Postby iambiguous » Fri Jul 24, 2020 4:56 pm

Ottessa Moshfegh

Anyway, I don't trust those people who poke around sad people's minds and tell them how interesting it all is up there. It's not interesting.


Actually, it can be.

I had no big plan to become a curator, no great scheme to work my way up a ladder. I was just trying to pass the time. I thought if I did normal things - held down a job, for example - I could starve off the part of me that hated everything.

Only one thing for that, right?

Idealism without consequences is the pathetic dream of every spoiled brat, I suppose.

Of Kids, too.

The world was out there still, but I hadn’t looked at it in months.
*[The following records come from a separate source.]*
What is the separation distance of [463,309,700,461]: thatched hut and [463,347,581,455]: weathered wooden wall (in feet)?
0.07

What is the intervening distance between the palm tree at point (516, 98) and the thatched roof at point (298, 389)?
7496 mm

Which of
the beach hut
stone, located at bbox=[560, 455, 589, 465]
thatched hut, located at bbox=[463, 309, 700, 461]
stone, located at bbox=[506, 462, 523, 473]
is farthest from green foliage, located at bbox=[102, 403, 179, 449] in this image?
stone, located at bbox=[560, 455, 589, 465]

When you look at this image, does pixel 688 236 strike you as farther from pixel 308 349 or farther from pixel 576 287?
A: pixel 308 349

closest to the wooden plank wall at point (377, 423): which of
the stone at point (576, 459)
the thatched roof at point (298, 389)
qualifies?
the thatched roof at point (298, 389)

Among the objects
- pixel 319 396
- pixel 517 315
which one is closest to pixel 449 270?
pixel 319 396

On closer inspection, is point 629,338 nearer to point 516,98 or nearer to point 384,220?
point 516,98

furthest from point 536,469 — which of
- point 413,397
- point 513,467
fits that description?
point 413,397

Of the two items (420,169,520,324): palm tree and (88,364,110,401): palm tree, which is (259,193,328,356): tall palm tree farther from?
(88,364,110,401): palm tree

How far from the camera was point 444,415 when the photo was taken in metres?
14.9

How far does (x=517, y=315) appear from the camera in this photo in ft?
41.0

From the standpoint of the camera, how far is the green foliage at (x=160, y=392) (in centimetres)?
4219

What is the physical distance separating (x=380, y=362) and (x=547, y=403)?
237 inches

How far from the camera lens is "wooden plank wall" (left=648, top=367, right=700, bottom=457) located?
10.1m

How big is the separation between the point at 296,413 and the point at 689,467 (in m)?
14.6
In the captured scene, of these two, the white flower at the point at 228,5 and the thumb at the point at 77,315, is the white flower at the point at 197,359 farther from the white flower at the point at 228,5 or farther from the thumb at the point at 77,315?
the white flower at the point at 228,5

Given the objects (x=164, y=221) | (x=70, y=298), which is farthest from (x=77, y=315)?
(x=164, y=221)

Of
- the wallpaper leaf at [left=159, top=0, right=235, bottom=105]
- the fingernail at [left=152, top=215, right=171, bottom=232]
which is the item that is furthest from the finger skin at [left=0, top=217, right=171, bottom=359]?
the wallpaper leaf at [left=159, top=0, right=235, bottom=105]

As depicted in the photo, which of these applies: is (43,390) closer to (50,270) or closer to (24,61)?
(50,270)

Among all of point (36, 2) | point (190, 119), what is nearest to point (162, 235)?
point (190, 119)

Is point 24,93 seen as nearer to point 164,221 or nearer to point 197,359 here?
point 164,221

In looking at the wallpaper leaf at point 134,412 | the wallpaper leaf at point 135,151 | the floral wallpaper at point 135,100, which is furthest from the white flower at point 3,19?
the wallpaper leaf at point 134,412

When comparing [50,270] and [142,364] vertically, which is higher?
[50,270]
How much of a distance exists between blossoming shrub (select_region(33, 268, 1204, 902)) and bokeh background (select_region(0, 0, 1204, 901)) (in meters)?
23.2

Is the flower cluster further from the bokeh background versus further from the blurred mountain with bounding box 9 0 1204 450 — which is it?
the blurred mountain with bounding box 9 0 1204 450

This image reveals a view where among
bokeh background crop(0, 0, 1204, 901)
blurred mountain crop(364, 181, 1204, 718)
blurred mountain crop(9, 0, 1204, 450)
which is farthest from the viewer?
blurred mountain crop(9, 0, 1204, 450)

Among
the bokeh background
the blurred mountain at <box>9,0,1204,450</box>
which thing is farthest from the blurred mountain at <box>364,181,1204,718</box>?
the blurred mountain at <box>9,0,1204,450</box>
It was too much to consider in all, stretching out, a circular planet covered in creatures and things growing, all of it spinning slowly on an axis created by what — some freak accident? It seemed implausible.

Of course the bills have still got to be paid.

I didn’t like dogs. Not because they scared me—they didn’t—but because their deaths were so much harder to take than people’s.

You get this or you don't.

I felt myself float up and away, higher and higher into the ether until my body was just an anecdote, a symbol, a portrait hanging in another world.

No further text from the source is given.